* [WORK TO COMPLETE]:
The required output is a word-for-word restatement of the material below, from the line with "order: Rodentia" through its last line, inclusive.

━━━━━ AVAILABLE RECORDS ━━━━━

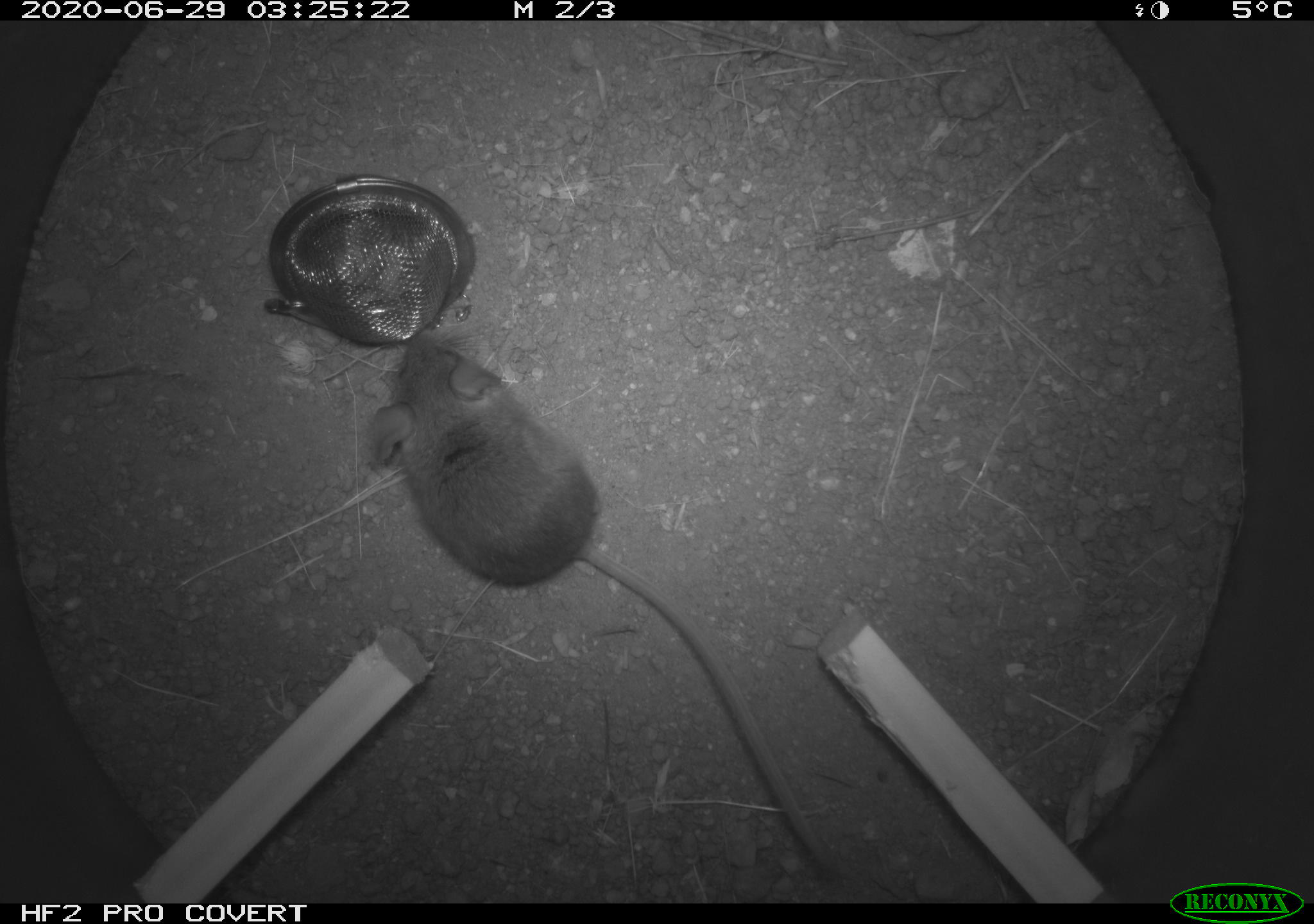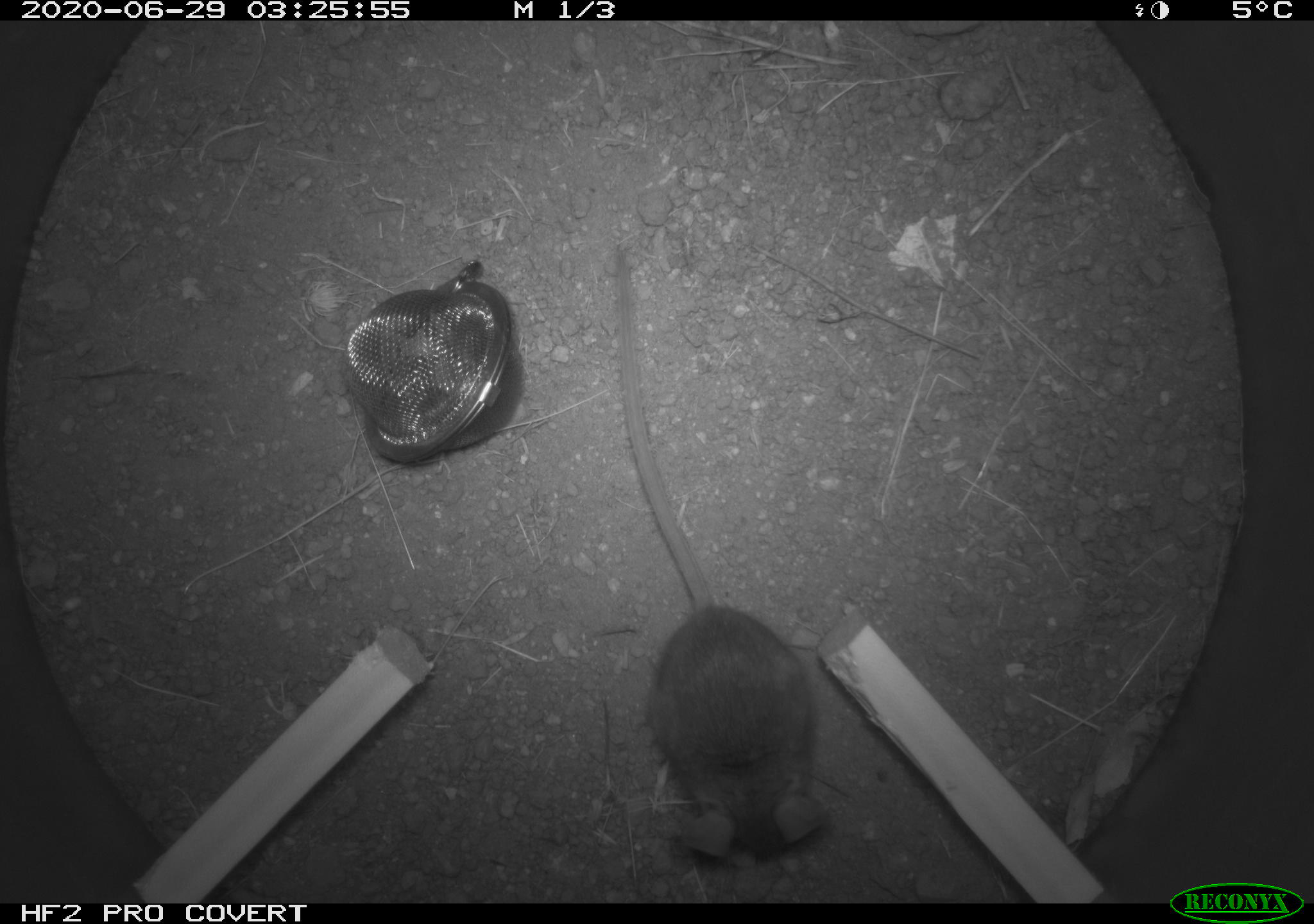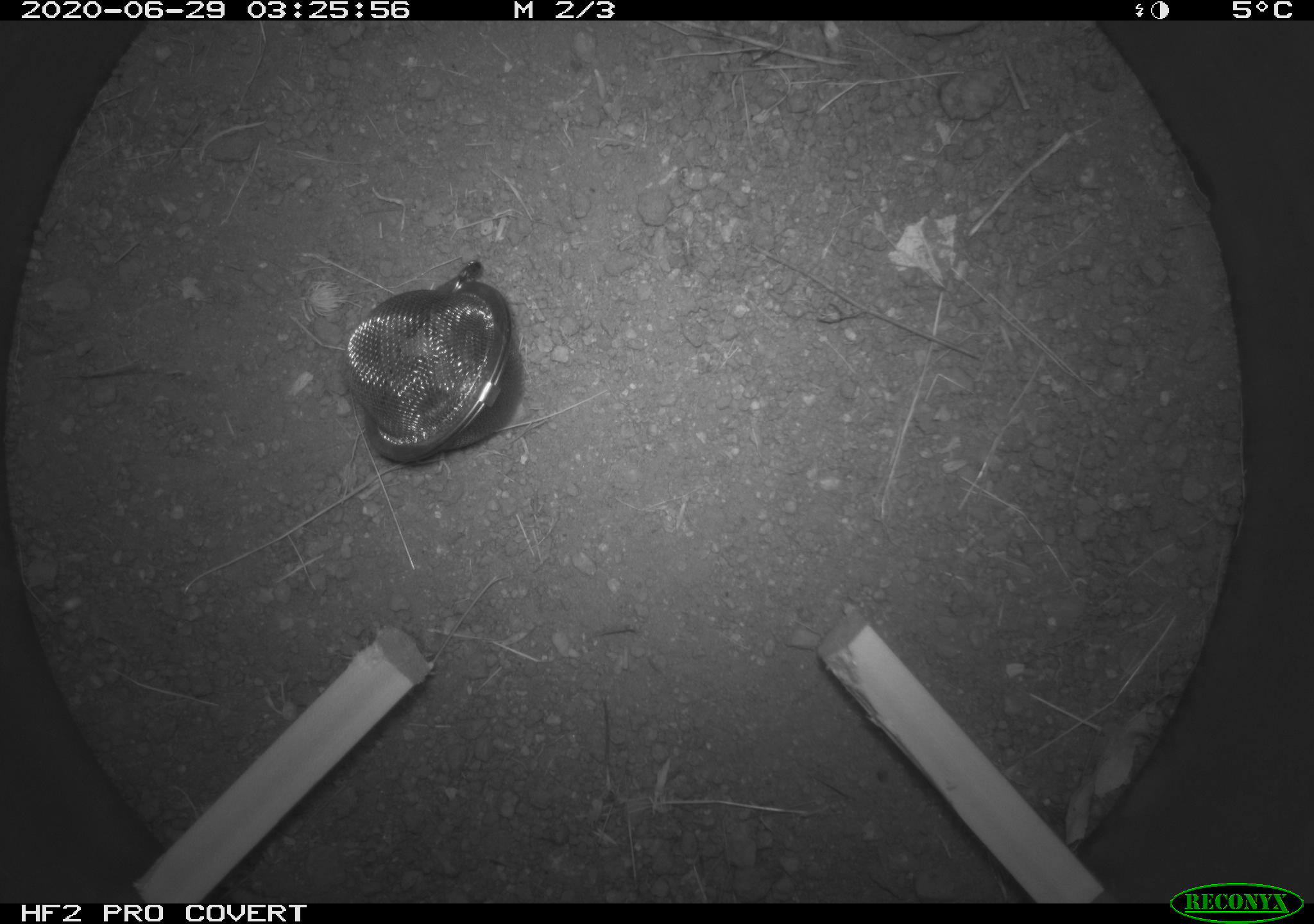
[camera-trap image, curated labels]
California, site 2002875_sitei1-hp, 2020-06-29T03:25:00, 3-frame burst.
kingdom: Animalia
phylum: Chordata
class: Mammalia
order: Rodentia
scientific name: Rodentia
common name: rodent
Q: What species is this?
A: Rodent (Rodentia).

━━━━━

* [EXPECTED ANSWER]:
order: Rodentia
scientific name: Rodentia
common name: rodent
Q: What species is this?
A: Rodent (Rodentia).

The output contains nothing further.